Summary
- Zscaler's President steps down. It may not be because stock-based compensation is now worth less. But I believe that it would be naive to pretend this wasn't an issue either.
- Zscaler has seen its share price go nowhere in 2 years.
- Zscaler is growing at a rapid clip, with profit margins improving. This is a very difficult feat to accomplish at scale.
- Turns out that secular growth companies are not immune to the macro environment.
- All that being considered, Zscaler may not be as expensive as seems on the surface.
Investment Thesis
Zscaler ( ZS ) is down 50% since the start of the year. As we approach tax loss season, we should expect indiscriminate selling to pick up as investors look to take losses to offset any gains they might have elsewhere.
Going into Q4 earnings I wrote an article about Zscaler where I stated:
And this is exactly the same problem here today. The stock has continued to slide because investors continue to push back against its expensive valuation of 123x next year's non-GAAP EPS.
And that's the overarching theme. Investors that have a diversified portfolio would do well to seek cybersecurity names, such as Zscaler, but its valuation isn't so compelling .
Also, I put forward the question of stock-based compensation and management retention issues.
Simply put, there's a broad consensus that this is a good company. Yet, it's priced as an excellent company.
In sum, I remain tepidly bullish on this name.
What's Happening Right Now?
The inflation report came in largely the same as the consensus. And the market rallied. Why?
- Perhaps investors believe that there was a lot of near-term pessimism already priced in.
- Or perhaps, there's the hope that the economy is going to break, meaning that Fed will be forced to pivot and drop rates.
- Or perhaps, there's the expectation that the Fed has already done a lot of the heavy lifting and that there was no incremental new news out from the report.
- Or perhaps, stocks go up and down, sometimes without justification?
Anyone that can claim to know exactly how things are going to unfold from here is misguided in my opinion.
Secular Growth And Macro, Could These Now Go Hand in Hand
The reason why investors are interested in Zscaler is that it's supposed to do well in all environments. It is highly valued as a secular growth story so growth investors don't need to overly think about the macro environment.
By focusing on the micro, investors can simply focus on topline growth. That's the theory, at least.
And that worked extremely well in the past, but with Zscaler down approximately 50% this year, I believe that it's important that investors now think a little more broadly.
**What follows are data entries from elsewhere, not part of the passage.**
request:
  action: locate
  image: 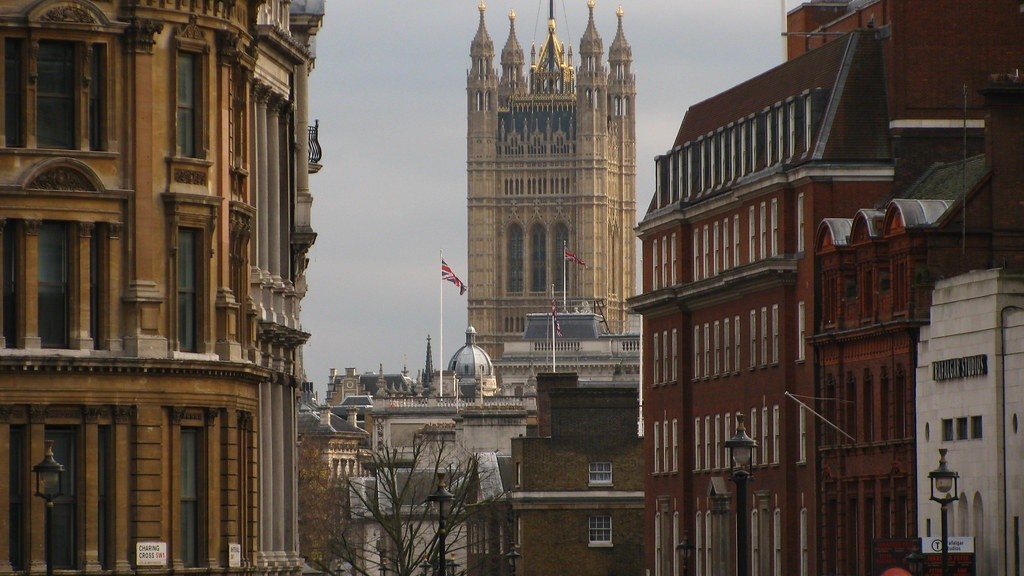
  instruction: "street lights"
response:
[928,450,960,576]
[425,481,456,576]
[723,414,761,576]
[33,440,65,576]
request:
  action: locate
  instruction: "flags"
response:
[441,258,467,296]
[551,299,563,338]
[564,246,588,268]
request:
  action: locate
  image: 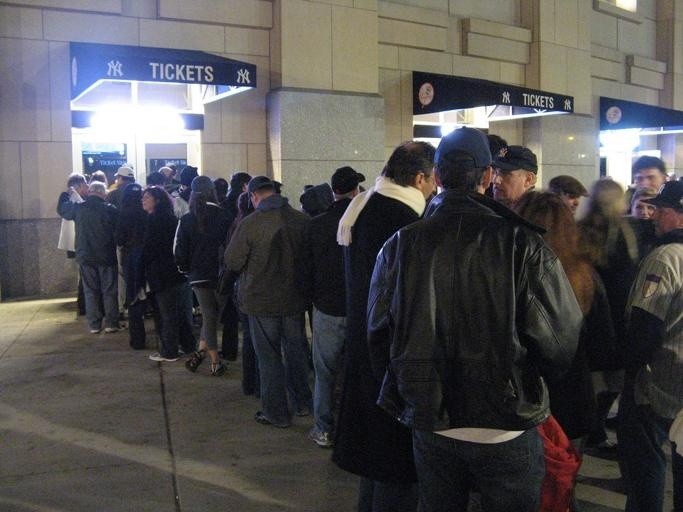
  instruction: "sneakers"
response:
[90,329,101,335]
[255,411,290,428]
[296,404,311,417]
[148,351,179,362]
[308,428,336,447]
[105,323,127,333]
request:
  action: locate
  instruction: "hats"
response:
[190,175,215,193]
[185,349,207,372]
[433,126,492,168]
[246,176,270,210]
[332,166,367,195]
[638,180,683,209]
[549,174,591,197]
[113,166,135,178]
[211,360,227,377]
[490,145,538,176]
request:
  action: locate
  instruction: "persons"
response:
[177,167,200,204]
[629,184,660,222]
[630,156,670,195]
[127,185,198,363]
[228,192,265,398]
[364,125,583,512]
[490,145,539,220]
[104,165,135,322]
[112,183,163,351]
[172,176,229,378]
[613,180,683,511]
[57,181,120,335]
[513,192,612,512]
[572,179,654,451]
[547,174,589,218]
[332,139,437,511]
[218,172,251,362]
[223,175,313,429]
[57,174,91,317]
[299,166,366,451]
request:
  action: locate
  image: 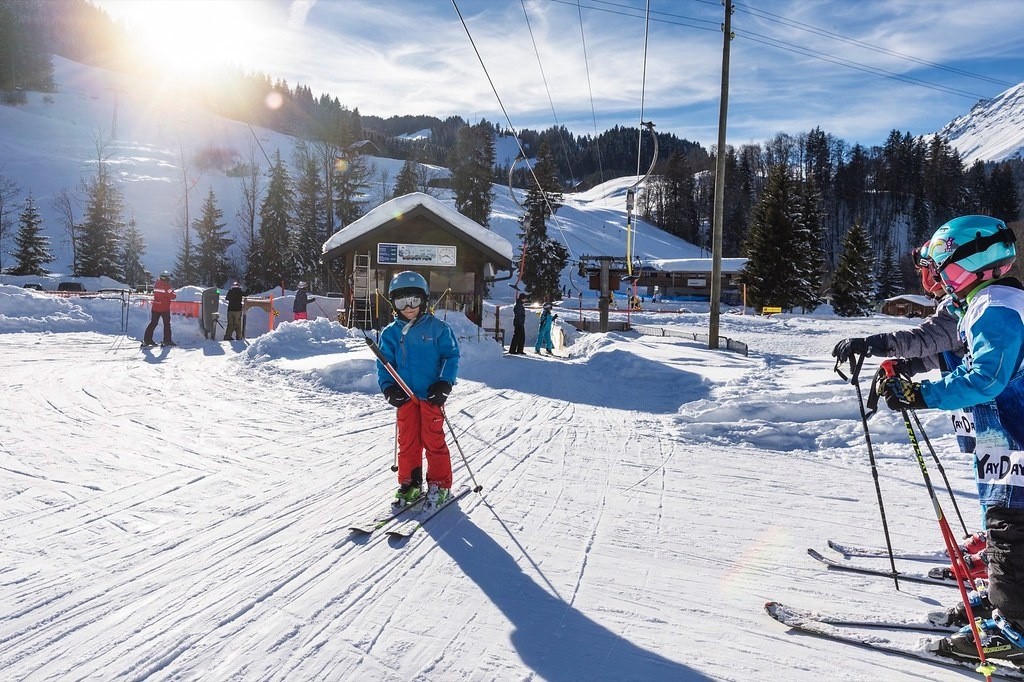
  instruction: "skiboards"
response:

Next, let's discuss some bullish considerations.
Profitability Profile Set to Improve
Presently, Zscaler's guided fiscal 2023 non-GAAP income from operations margin points to 12%. That's a substantial improvement from fiscal 2022, which ended at 9%. That means that there is a 200 basis point profit margin improvement expected over the coming twelve months.
Although, realistically, there's likely to be some level of caution baked into this guidance, which could ultimately translate into a 250 basis point profit margin y/y.
Consequently, believe it or not, not only is Zscaler still reporting strong growth rates , which few investors would sneeze at, but it's growing at a rapid rate while improving profitability. And that is a very challenging feat to accomplish, and should be awarded a premium valuation!
Thus, they are clearly delivering all around. The only problem here is with investors' expectations.
ZS Stock Valuation -- Priced at 123x Forward non-GAAP EPS
For fiscal 2022, revenues increased by 62% y/y. Impressive, no doubt. But what's less impressive is that for revenues to leap this much, stock-based compensation was also up 58% y/y.
And this naturally forces the question, with Zscaler's stock down so significantly, if Zscaler wants to retain executive talent, will they be able to sustain the same level of stock-based compensation payout?
Or will they have to increase the amount of stock-based compensation , to compensate and retain executive talent?
And I'm not going so far as to ascribe that the only reason why Zscaler's President left was to do with the fact that executive compensation was now worth less. But it would also be quite naive to pretend this wasn't a meaningful consideration.
And so, we are forced to confront the issue in the room, is stock-based compensation a real cost? And how much will shareholders, asides from founder Jay Chaudhry tolerate rapidly rising compensation while the share price continues to slide?
The Bottom Line
Is a company that is GAAP unprofitable an unprofitable business? Or can we continue to pretend that management works for free? And I simply don't know the answer.
If we can assume, that at some point over the very long term high-quality businesses end up priced somewhere around 20x to 25x GAAP earnings, we are clearly very far from that multiple today.
On the other hand, there's the argument to be made that SaaS businesses could in time end up being priced like Salesforce ( CRM ) on a non-GAAP basis, at very approximately 25x non-GAAP earnings.
On yet the other hand, if we were to believe Zscaler can continue to compound at close to 35% CAGR for 5 more years, together with some level of profitability improvement, Zscaler could end up priced at approximately 30x its fiscal 2027 non-GAAP EPS.
This would clearly imply that Zscaler today at $145 is less expensive than it seems at first glance. Thus, I remain tepidly bullish on this name.